**DATA ROWS**.
====
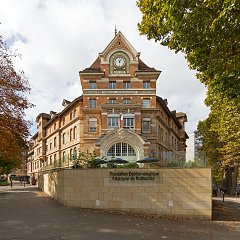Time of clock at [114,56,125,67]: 6:06
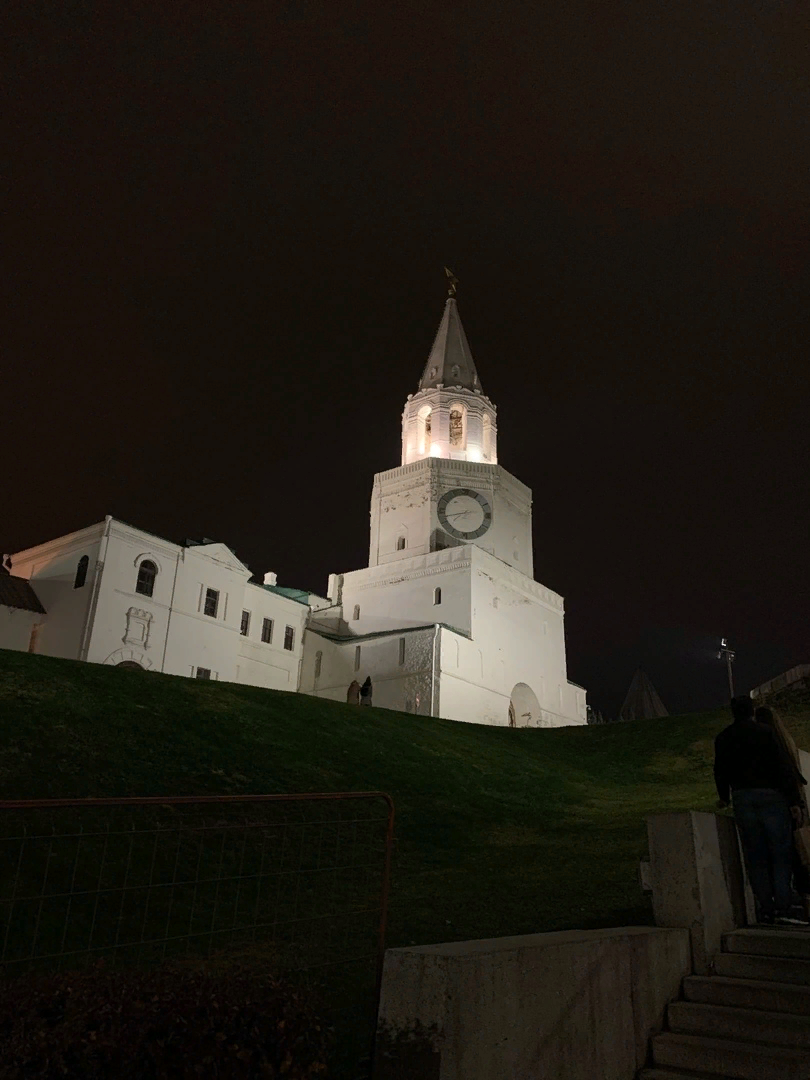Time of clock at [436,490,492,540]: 7:42
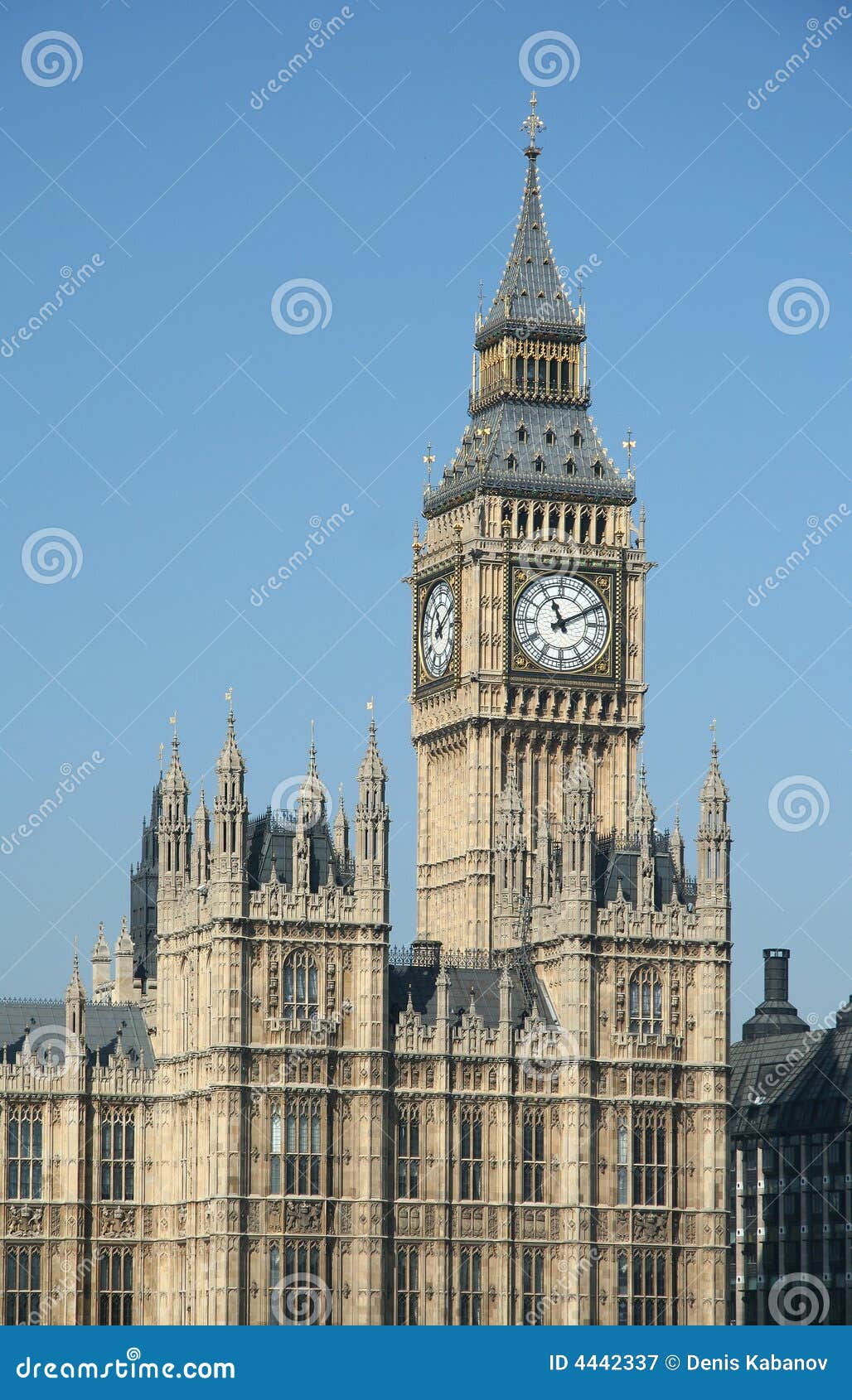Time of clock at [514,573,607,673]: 11:10
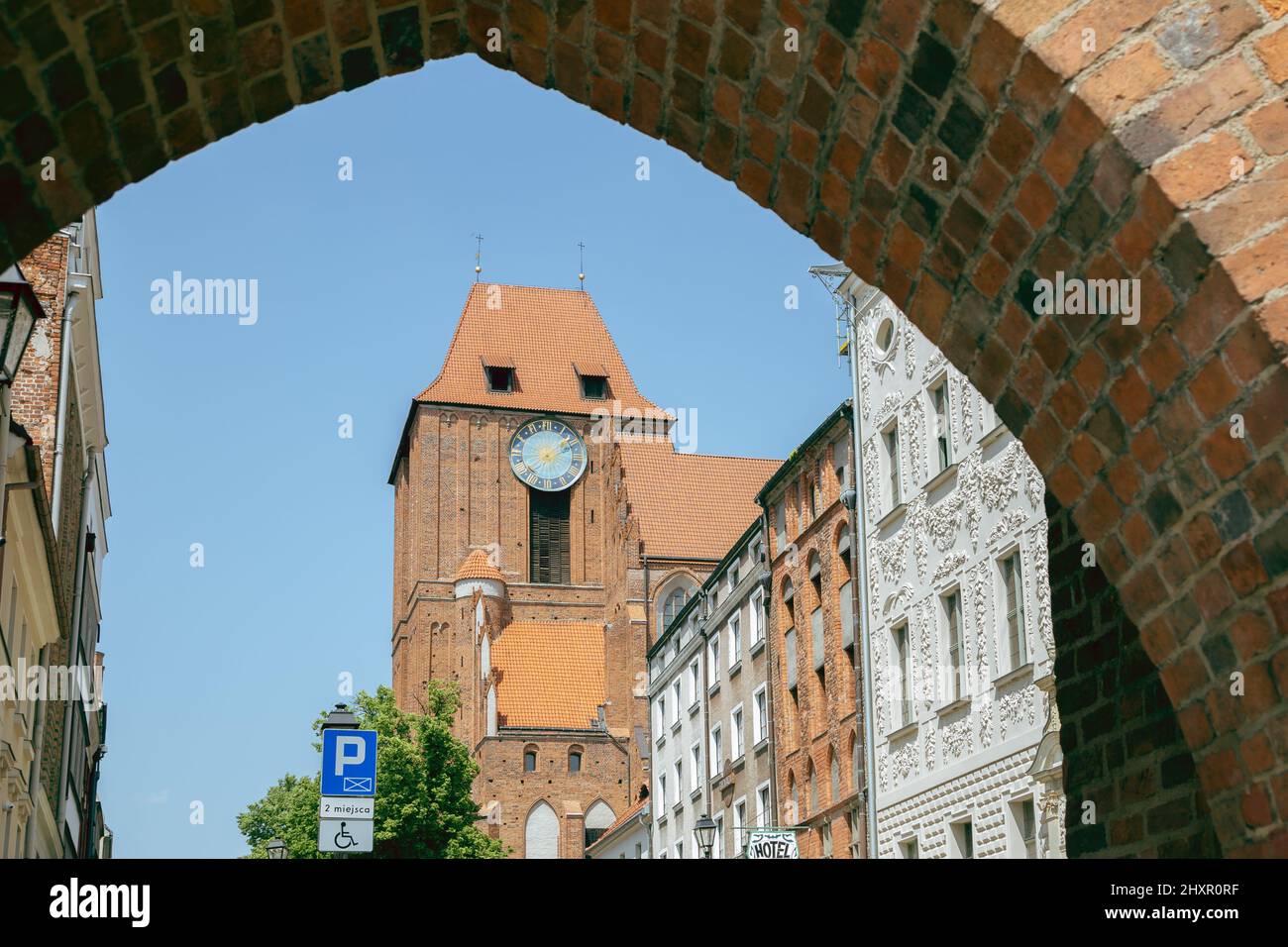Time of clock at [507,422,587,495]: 1:37
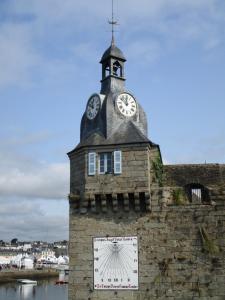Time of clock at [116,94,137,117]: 11:51
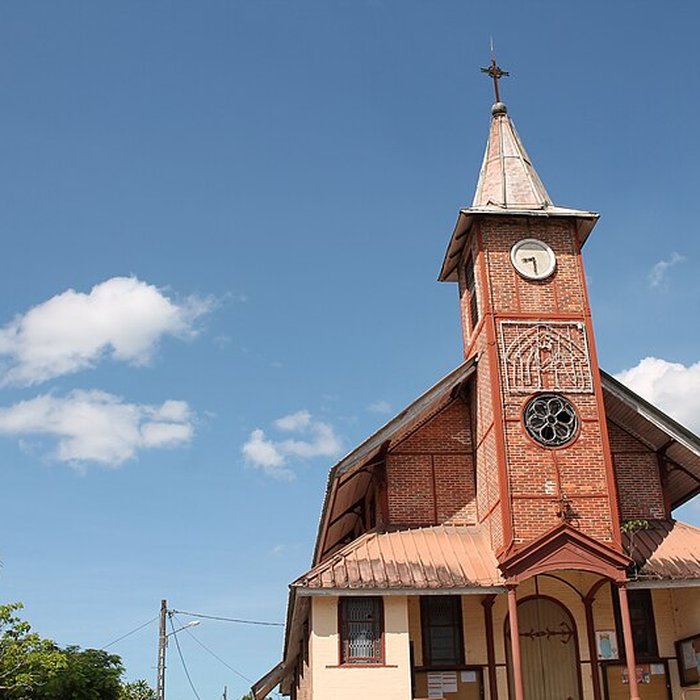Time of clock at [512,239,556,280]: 8:29
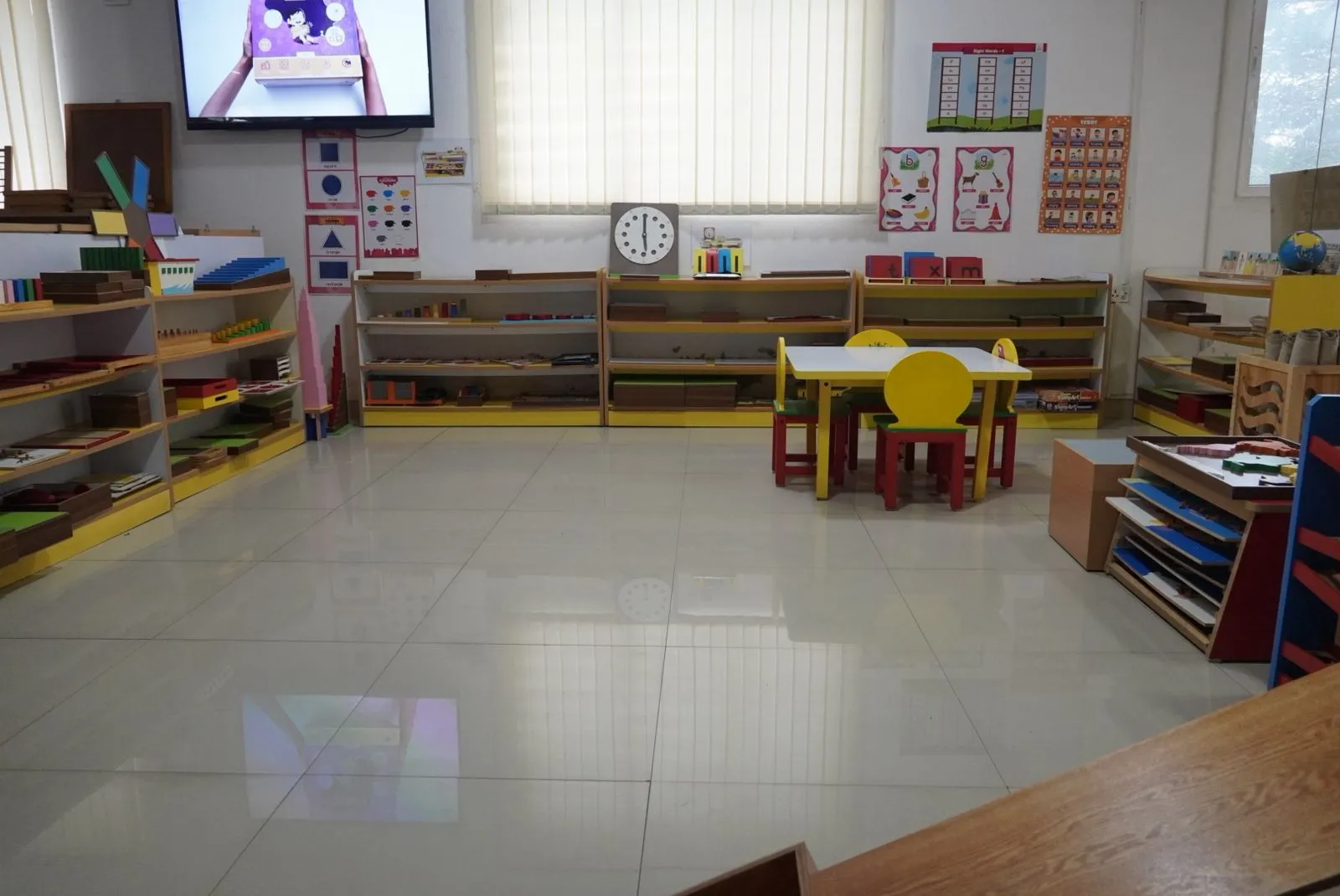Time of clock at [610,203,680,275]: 5:59
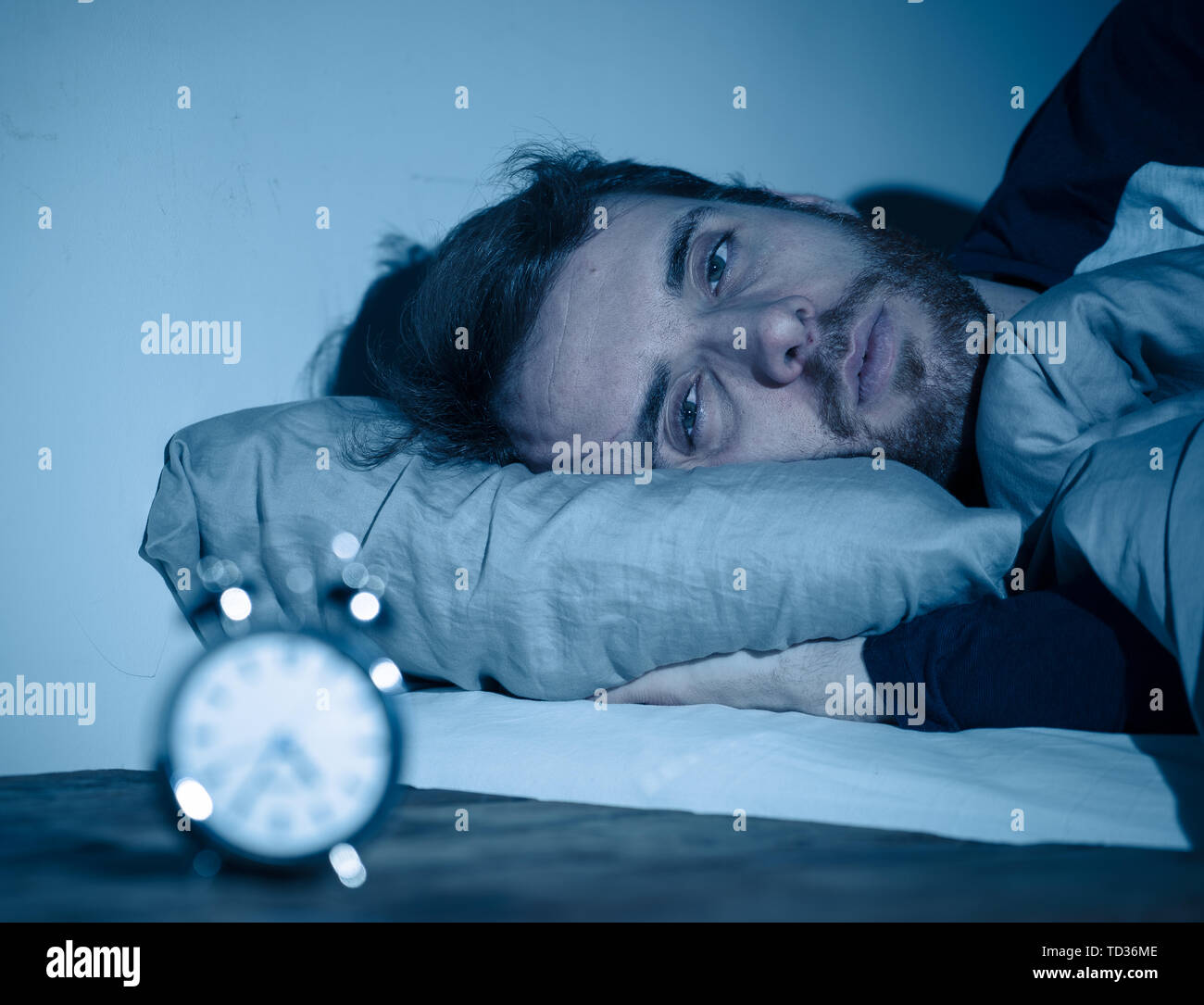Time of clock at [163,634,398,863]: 4:35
====
**THE PROBLEM**. Rewrite the data starting at the line that has "Time of clock at [610,203,680,275]: 5:59" and continuing to the end, replacing "clock" with "watch" and keeping everything else the same. Leave the pictures out of your answer.

**TASK RESPONSE**.
Time of watch at [610,203,680,275]: 5:59
Time of watch at [163,634,398,863]: 4:35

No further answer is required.